──────── Lesetext ────────

Leipzig, den 7. Dec. 96.
Bester Vater!
Meinen kindlichsten Dank für Ihren Brief und die Nachrichten, die Sie mir mittheilen. Schon vorher war ich von Ihrem Wohlbefinden durch ein Schreiben von Herrn Castellnaut versichert, der mir nicht genug rühmen konnte, mit welcher Freundschaft Sie ihn beherbergt haben, und Ihre Güte gegen ihn auf meine Rechnung schrieb.
Sie haben nun also mit August den zweiten Schritt getan; ich wünsche Ihnen Glück, daß Sie auch dieses glücklich vollbrachten. Ich zweifle nicht, daß er allen Ihren Vaterhoffnungen entsprechen wird. Mehr fürchte ich, daß er sich im Studiren zu sehr angreift, und daß das ungesunde Klima von Maulbronn ihm allzusehr zusetzt. Auch wäre es gut, wenn er sich nun nicht mehr allein auf Sprachen, sondern auch vorzüglich auf Mathematik legte. Ich bedaure noch jetzt, daß ich die glückliche Gelegenheit, bei Ihnen in dieser Wissenschaft guten Grund zu legen, versäumt habe, und muß nun mit doppelter Mühe nachholen, was ich im Kloster und auf der Universität so leicht lernen konnte.

────────

Aufgabe: Fassen Sie den Brief in zwei Sätzen zusammen.

──────── Vorliegende Daten ────────

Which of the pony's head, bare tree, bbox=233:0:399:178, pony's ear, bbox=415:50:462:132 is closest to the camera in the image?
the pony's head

────────

Lösung: Der Brief dankt dem Vater für sein Schreiben und erwähnt, dass Herr Castellnaut bereits von dessen Wohlbefinden und von der freundschaftlichen Aufnahme berichtet hat, die er beim Vater fand. Zum zweiten Schritt mit August wird Glück gewünscht, verbunden mit der Sorge, August könne sich im Studium zu sehr angreifen und unter dem ungesunden Klima von Maulbronn leiden, sowie mit dem Rat, er solle sich nun vorzüglich auch der Mathematik widmen, da die eigene versäumte Gelegenheit dazu noch jetzt bedauert wird.